╭──

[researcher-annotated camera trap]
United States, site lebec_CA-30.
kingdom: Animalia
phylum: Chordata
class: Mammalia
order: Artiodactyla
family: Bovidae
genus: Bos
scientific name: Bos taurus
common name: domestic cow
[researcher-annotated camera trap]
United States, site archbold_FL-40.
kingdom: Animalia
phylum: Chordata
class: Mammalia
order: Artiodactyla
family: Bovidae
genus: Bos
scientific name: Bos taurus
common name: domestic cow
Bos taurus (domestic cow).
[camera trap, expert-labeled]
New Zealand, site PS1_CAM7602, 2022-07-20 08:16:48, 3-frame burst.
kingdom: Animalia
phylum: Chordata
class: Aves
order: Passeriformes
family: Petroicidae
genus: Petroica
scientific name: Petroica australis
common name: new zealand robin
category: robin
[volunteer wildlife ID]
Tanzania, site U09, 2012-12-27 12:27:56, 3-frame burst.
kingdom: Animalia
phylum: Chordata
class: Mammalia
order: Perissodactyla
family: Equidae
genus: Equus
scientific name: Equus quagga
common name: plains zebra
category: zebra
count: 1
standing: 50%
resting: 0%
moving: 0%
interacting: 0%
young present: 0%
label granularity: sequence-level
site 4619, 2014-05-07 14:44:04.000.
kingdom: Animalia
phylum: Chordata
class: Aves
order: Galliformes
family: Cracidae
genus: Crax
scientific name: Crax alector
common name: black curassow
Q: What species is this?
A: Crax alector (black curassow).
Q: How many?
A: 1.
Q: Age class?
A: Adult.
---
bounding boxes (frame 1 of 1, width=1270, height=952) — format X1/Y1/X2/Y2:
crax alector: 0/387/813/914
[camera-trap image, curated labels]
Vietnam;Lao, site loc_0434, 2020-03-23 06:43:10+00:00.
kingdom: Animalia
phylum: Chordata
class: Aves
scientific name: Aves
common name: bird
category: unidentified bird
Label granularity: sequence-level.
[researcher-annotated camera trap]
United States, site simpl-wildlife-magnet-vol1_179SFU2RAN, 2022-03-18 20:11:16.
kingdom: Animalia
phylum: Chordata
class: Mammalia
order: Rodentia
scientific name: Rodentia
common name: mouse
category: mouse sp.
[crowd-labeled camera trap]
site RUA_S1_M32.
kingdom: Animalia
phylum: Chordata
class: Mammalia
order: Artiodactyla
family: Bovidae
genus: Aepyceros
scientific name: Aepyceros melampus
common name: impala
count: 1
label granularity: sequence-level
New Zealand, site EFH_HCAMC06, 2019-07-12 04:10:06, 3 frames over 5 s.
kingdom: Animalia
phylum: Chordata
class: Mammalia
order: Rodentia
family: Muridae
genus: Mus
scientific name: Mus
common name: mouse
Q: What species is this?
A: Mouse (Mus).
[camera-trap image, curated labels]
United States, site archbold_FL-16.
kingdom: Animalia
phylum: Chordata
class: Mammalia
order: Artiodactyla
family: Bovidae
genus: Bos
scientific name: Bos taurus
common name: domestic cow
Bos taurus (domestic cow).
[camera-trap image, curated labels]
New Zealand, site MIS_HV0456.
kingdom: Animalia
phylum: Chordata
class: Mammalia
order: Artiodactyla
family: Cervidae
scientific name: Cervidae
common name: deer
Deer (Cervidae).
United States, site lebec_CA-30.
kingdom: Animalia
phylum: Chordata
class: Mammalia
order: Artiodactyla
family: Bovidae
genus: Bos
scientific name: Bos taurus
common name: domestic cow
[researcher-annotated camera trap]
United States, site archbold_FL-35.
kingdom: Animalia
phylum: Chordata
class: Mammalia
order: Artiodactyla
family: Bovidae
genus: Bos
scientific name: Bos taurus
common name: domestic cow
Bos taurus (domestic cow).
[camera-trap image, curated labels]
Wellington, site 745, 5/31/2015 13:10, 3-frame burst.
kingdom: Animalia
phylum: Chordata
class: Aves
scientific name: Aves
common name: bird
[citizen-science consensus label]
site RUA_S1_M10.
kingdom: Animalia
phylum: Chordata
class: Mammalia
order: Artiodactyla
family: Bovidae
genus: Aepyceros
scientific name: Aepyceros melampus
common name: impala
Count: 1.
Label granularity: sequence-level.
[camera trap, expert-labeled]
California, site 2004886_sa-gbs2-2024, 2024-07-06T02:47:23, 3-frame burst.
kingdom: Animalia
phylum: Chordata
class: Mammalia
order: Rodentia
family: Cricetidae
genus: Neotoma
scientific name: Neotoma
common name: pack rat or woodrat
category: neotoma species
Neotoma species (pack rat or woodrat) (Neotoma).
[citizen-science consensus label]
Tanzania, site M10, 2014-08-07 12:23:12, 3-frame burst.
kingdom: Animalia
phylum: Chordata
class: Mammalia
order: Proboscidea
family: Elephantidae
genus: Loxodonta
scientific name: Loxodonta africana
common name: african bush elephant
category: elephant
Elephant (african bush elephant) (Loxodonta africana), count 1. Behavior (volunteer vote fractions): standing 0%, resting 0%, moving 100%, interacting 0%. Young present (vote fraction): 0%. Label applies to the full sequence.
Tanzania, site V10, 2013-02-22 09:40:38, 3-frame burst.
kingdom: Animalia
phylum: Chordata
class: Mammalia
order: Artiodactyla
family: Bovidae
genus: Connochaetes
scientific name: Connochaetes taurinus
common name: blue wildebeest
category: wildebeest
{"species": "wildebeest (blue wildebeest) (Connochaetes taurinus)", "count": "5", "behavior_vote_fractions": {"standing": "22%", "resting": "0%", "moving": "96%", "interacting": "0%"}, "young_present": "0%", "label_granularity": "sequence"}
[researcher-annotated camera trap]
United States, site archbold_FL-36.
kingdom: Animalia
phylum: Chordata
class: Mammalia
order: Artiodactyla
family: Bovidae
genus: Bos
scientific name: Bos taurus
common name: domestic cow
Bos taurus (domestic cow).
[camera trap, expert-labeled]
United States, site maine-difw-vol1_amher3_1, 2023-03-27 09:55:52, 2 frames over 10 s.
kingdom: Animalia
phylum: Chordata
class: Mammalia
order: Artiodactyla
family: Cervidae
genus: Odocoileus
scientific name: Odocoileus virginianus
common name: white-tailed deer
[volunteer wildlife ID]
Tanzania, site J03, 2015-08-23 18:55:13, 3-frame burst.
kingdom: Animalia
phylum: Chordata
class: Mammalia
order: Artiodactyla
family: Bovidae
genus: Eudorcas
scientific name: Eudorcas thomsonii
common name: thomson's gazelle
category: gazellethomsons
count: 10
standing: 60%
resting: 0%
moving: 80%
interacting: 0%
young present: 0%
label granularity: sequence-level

╰──

◆ Exercise description: Search the data for "United". Copy every matching line.

◆ Response:
United States, site lebec_CA-30.
United States, site archbold_FL-40.
United States, site simpl-wildlife-magnet-vol1_179SFU2RAN, 2022-03-18 20:11:16.
United States, site archbold_FL-16.
United States, site lebec_CA-30.
United States, site archbold_FL-35.
United States, site archbold_FL-36.
United States, site maine-difw-vol1_amher3_1, 2023-03-27 09:55:52, 2 frames over 10 s.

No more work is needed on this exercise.